• TEXT TO READ:
▼▼▼

The use of computers in these area not only make the operations quicker, but also error free and provides for consolidated approach towards the problem.It is not that the concept of e-commerce is totally without side effect.There are several areas of security, safety against fraud etc., the concept of legal acceptance that is however to be solved.
2. What are the basic banking services provided in e-commerce ?
Ans:-
1).Basic banking services: -normal customer would be transacting with his bank most of the time. They are mainly related to personal finances. A customer has with his bank can be classified into the following:
i) Checking his accounts statements ii) Round the clock banking (ATM) iii) Payment of bills etc. iv) Fund transfer and v) Updating of his pass books etc.
2).Home shopping: -We assume it is television based shopping. It may be noted that this concept is picking up now in India in a small way, wherein the channels set apart only a very small portion of their broadcasting time to teleshopping. Customer can order the items over phone. The goods are delivered to his home and payment can be made in the normal modes. Concepts of traditional marketing like negotiations, trial testing etc. are missing from this scheme and it is most suitable for those customers who are almost sure of what they need to buy but who are to busy to go to the shops.
3).Home entertainment: – The next example of this type of commerce is home entertainment. Dubbed on line movies, it is possible for the user to select a movie/CD online and make his cable operator play the movie exclusively for him (movie on demand) cause against payment like Tata Sky. Payment can be either online/ payable to his account. It is also possible to play interactive games online/download them to your computer to play. The concept of downloading games/news etc. At a cost to the mobiles is also a similar concept.
4).Micro-transaction for information: – The telephone directories provide a basic type of micro-transaction. If we want by one particular type of item – say books – they list the addresses and phone numbers of the various book dealers whom we may contact. Similar facilities are available on the internet – may be for more number of items and also with more details. This can be though of as an extension of the earlier described television based ordering.
3. Explain the three stages of e-commerce architecture on web ?

▲▲▲

• INFORMATION PROVIDED:
▼▼▼

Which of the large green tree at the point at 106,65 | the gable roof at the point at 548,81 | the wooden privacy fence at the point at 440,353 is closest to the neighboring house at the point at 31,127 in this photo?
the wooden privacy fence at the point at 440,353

▲▲▲

• WHAT YOU WILL DO: Please revise the part of the e-commerce text that opens with the words containing "The use of computers" and closes with "to be solved.", putting "unified" in place of "consolidated". The listing has no role in any of these tasks.

• OUTPUT FOR THIS TASK:
The use of computers in these area not only make the operations quicker, but also error free and provides for unified approach towards the problem.It is not that the concept of e-commerce is totally without side effect.There are several areas of security, safety against fraud etc., the concept of legal acceptance that is however to be solved.